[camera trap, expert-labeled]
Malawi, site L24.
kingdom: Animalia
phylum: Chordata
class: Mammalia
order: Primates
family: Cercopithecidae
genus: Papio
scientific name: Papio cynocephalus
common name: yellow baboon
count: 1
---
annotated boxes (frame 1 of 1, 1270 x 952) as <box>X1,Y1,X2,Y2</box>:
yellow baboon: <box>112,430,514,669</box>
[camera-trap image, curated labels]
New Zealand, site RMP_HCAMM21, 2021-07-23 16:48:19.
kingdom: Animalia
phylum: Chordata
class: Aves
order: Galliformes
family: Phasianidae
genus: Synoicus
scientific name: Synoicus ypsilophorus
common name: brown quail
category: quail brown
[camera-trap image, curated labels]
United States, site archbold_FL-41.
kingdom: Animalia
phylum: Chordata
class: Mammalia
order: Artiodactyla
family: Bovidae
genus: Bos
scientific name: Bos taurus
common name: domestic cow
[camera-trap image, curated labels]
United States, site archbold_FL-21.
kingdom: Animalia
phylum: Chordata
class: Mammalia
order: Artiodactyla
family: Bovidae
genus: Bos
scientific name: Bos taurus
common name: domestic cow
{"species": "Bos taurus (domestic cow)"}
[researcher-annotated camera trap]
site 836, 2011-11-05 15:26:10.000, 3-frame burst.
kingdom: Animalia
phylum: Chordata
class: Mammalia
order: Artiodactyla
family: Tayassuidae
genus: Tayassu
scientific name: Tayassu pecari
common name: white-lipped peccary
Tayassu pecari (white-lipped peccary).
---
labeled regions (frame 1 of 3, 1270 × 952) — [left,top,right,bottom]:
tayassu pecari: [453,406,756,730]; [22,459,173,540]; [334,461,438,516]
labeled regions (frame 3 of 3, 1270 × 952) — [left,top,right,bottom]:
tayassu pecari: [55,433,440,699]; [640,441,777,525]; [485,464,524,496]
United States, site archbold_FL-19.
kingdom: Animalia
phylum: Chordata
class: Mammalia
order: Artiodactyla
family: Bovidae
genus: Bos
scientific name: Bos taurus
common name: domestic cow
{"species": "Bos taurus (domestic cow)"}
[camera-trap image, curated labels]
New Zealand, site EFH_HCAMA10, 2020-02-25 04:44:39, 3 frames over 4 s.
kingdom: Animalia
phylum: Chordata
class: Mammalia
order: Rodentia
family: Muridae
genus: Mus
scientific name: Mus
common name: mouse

-- Activity --
With the line containing "family: Phasianidae" as the first and the last line above as the final one, copy those lines exactly and no others.

-- Your response --
family: Phasianidae
genus: Synoicus
scientific name: Synoicus ypsilophorus
common name: brown quail
category: quail brown
[camera-trap image, curated labels]
United States, site archbold_FL-41.
kingdom: Animalia
phylum: Chordata
class: Mammalia
order: Artiodactyla
family: Bovidae
genus: Bos
scientific name: Bos taurus
common name: domestic cow
[camera-trap image, curated labels]
United States, site archbold_FL-21.
kingdom: Animalia
phylum: Chordata
class: Mammalia
order: Artiodactyla
family: Bovidae
genus: Bos
scientific name: Bos taurus
common name: domestic cow
{"species": "Bos taurus (domestic cow)"}
[researcher-annotated camera trap]
site 836, 2011-11-05 15:26:10.000, 3-frame burst.
kingdom: Animalia
phylum: Chordata
class: Mammalia
order: Artiodactyla
family: Tayassuidae
genus: Tayassu
scientific name: Tayassu pecari
common name: white-lipped peccary
Tayassu pecari (white-lipped peccary).
---
labeled regions (frame 1 of 3, 1270 × 952) — [left,top,right,bottom]:
tayassu pecari: [453,406,756,730]; [22,459,173,540]; [334,461,438,516]
labeled regions (frame 3 of 3, 1270 × 952) — [left,top,right,bottom]:
tayassu pecari: [55,433,440,699]; [640,441,777,525]; [485,464,524,496]
United States, site archbold_FL-19.
kingdom: Animalia
phylum: Chordata
class: Mammalia
order: Artiodactyla
family: Bovidae
genus: Bos
scientific name: Bos taurus
common name: domestic cow
{"species": "Bos taurus (domestic cow)"}
[camera-trap image, curated labels]
New Zealand, site EFH_HCAMA10, 2020-02-25 04:44:39, 3 frames over 4 s.
kingdom: Animalia
phylum: Chordata
class: Mammalia
order: Rodentia
family: Muridae
genus: Mus
scientific name: Mus
common name: mouse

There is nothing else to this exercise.